Fixed rates vs. adjustable rates
The decision about whether to get a fixed rate or an adjustable rate mortgage is a key consideration. While you can certainly save money and will usually require less of a down payment (allowing you to buy a bigger and better house) with an adjustable rate mortgage (ARM), your rates could rise to 11-12% or even higher, depending on the market and your particular agreement.
In many cases it’s safer for first-time homeowners, especially ones operating on a limited income, to go with a fixed rate mortgage. Fixed rate loans make it much easier to budget and plan ahead, which can be extremely important for people who are just starting to take on the responsibilities that home ownership entails.
Keep in mind, however, that if interest rates do fall, you will be losing out on potential savings with your fixed rate mortgage.

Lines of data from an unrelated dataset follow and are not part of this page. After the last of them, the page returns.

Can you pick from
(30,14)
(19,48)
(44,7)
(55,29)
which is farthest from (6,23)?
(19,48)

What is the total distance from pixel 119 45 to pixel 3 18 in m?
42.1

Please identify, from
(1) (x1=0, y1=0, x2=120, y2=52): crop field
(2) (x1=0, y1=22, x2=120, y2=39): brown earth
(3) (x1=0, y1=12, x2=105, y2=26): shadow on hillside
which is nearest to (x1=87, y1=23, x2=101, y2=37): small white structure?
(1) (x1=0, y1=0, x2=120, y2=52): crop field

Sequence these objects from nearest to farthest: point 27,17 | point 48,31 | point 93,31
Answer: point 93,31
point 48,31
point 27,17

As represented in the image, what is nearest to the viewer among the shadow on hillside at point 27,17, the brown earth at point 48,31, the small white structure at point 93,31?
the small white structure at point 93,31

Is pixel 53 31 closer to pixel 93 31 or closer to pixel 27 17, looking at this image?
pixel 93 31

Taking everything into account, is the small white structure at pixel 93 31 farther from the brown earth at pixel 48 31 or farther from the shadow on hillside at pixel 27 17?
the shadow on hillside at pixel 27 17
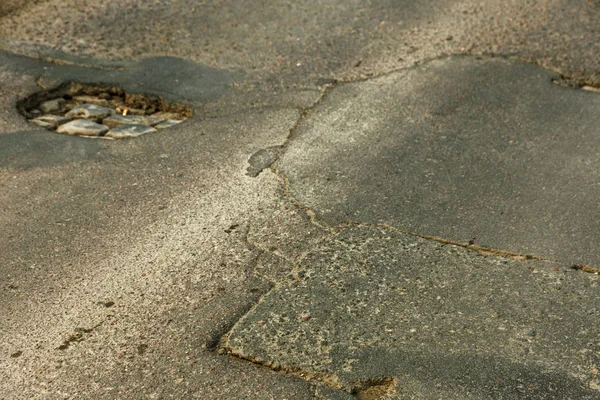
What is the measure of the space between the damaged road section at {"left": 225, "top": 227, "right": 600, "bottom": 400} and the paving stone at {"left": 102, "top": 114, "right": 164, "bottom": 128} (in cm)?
253

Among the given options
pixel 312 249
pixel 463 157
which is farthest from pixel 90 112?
pixel 463 157

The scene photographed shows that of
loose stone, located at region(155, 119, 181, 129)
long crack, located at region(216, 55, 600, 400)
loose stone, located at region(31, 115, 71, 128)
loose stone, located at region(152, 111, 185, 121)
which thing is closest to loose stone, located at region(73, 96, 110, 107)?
loose stone, located at region(31, 115, 71, 128)

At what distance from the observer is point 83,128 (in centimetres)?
624

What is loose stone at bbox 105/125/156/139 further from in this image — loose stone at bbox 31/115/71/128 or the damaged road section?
the damaged road section

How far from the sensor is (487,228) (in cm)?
484

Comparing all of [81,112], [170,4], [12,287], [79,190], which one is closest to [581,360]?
[12,287]

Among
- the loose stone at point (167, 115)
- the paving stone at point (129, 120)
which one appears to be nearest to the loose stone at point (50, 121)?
the paving stone at point (129, 120)

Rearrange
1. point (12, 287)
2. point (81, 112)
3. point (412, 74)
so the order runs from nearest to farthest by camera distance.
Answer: point (12, 287) → point (81, 112) → point (412, 74)

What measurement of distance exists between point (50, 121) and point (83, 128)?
345 millimetres

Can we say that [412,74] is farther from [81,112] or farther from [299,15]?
[81,112]

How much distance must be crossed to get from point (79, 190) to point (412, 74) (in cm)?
347

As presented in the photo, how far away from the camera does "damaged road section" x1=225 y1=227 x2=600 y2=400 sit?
141 inches

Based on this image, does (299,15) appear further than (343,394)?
Yes

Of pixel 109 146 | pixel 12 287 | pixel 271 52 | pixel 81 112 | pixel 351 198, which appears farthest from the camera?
pixel 271 52
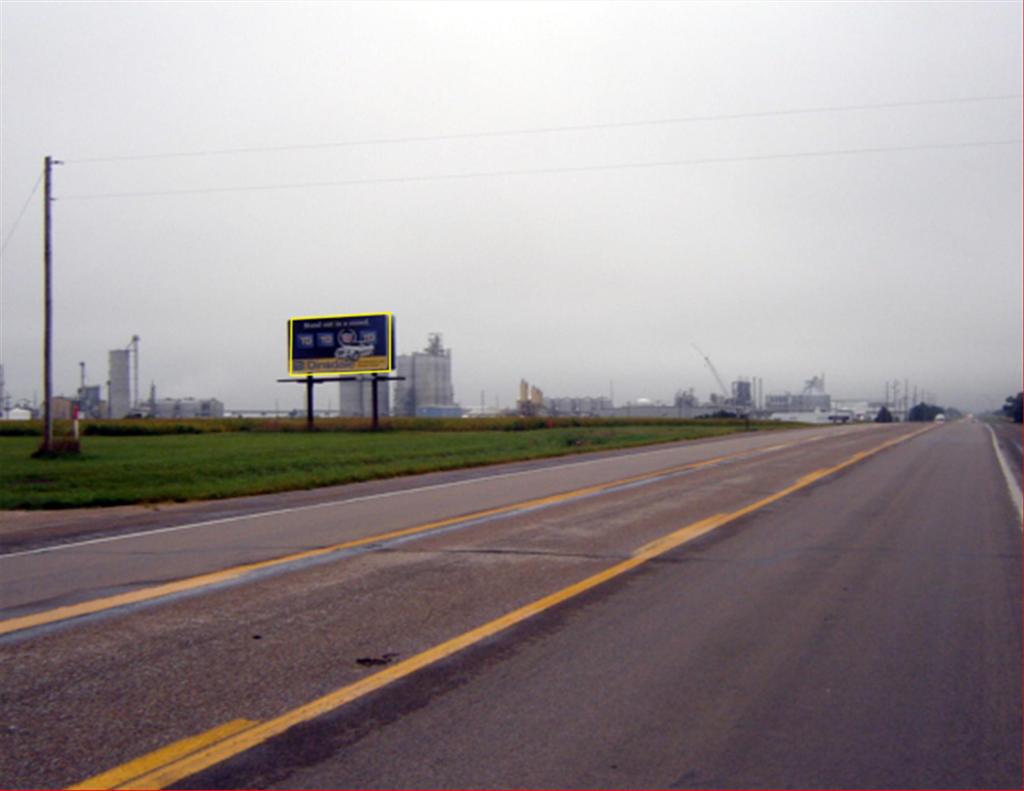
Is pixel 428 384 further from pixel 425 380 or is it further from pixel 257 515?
pixel 257 515

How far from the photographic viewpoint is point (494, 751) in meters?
5.04

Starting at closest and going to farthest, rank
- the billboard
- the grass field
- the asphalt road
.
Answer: the asphalt road, the grass field, the billboard

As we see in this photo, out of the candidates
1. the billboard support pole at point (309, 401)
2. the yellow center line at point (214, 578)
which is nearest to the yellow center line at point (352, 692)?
the yellow center line at point (214, 578)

Some individuals who hold fixed mortgages decide to refinance when interest rates go down in order to take advantage of the lower rate. This too can be expensive, however. Refinancing can cost several thousand dollars as well as require significant time and paperwork, but it can save you money if you conduct the required research and take advantage of any appreciation in the value of your home when you reset your loan.
Methods for finding the best mortgages
To find the best deal, you need to shop around. A survey of buyers in 2013 showed that nearly half didn’t look at different lenders before signing up for a mortgage. You’ll want to ask your accountant, lawyer, financial advisor, or friends and family for recommendations, visit your local bank or credit union and compare rates online.
Depending on your situation, you may qualify for government-insured programs like FHA, VA, or USDA rural development loans. Make sure to do your research about these first, as not all mortgage providers offer these types of loans.
Most importantly, be honest about your financial situation, meet and interview the person who will handle your loan, and prepare for homeownership to cost more than you think – there are nearly always additional expenses that pop up during the life of your loan.